/---

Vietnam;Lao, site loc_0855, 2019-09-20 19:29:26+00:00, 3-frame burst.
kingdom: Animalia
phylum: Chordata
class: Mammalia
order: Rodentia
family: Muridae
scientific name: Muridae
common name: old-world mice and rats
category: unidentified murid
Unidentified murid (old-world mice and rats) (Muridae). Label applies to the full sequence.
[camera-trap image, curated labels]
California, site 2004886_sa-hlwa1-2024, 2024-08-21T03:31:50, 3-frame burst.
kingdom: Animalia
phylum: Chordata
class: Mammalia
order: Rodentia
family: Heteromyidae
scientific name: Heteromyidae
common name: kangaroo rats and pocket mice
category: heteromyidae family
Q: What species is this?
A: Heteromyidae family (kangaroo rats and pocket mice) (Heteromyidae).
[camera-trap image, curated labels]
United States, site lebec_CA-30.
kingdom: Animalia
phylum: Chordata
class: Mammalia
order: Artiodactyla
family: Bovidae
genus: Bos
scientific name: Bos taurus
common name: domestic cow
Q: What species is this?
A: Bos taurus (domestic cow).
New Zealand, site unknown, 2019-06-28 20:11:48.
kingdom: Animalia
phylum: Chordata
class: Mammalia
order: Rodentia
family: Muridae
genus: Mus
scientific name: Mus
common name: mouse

\---

EXERCISE REQUIREMENTS
All of the data above needs to be retyped exactly, with each line as it stands.

WRITTEN RESPONSE
Vietnam;Lao, site loc_0855, 2019-09-20 19:29:26+00:00, 3-frame burst.
kingdom: Animalia
phylum: Chordata
class: Mammalia
order: Rodentia
family: Muridae
scientific name: Muridae
common name: old-world mice and rats
category: unidentified murid
Unidentified murid (old-world mice and rats) (Muridae). Label applies to the full sequence.
[camera-trap image, curated labels]
California, site 2004886_sa-hlwa1-2024, 2024-08-21T03:31:50, 3-frame burst.
kingdom: Animalia
phylum: Chordata
class: Mammalia
order: Rodentia
family: Heteromyidae
scientific name: Heteromyidae
common name: kangaroo rats and pocket mice
category: heteromyidae family
Q: What species is this?
A: Heteromyidae family (kangaroo rats and pocket mice) (Heteromyidae).
[camera-trap image, curated labels]
United States, site lebec_CA-30.
kingdom: Animalia
phylum: Chordata
class: Mammalia
order: Artiodactyla
family: Bovidae
genus: Bos
scientific name: Bos taurus
common name: domestic cow
Q: What species is this?
A: Bos taurus (domestic cow).
New Zealand, site unknown, 2019-06-28 20:11:48.
kingdom: Animalia
phylum: Chordata
class: Mammalia
order: Rodentia
family: Muridae
genus: Mus
scientific name: Mus
common name: mouse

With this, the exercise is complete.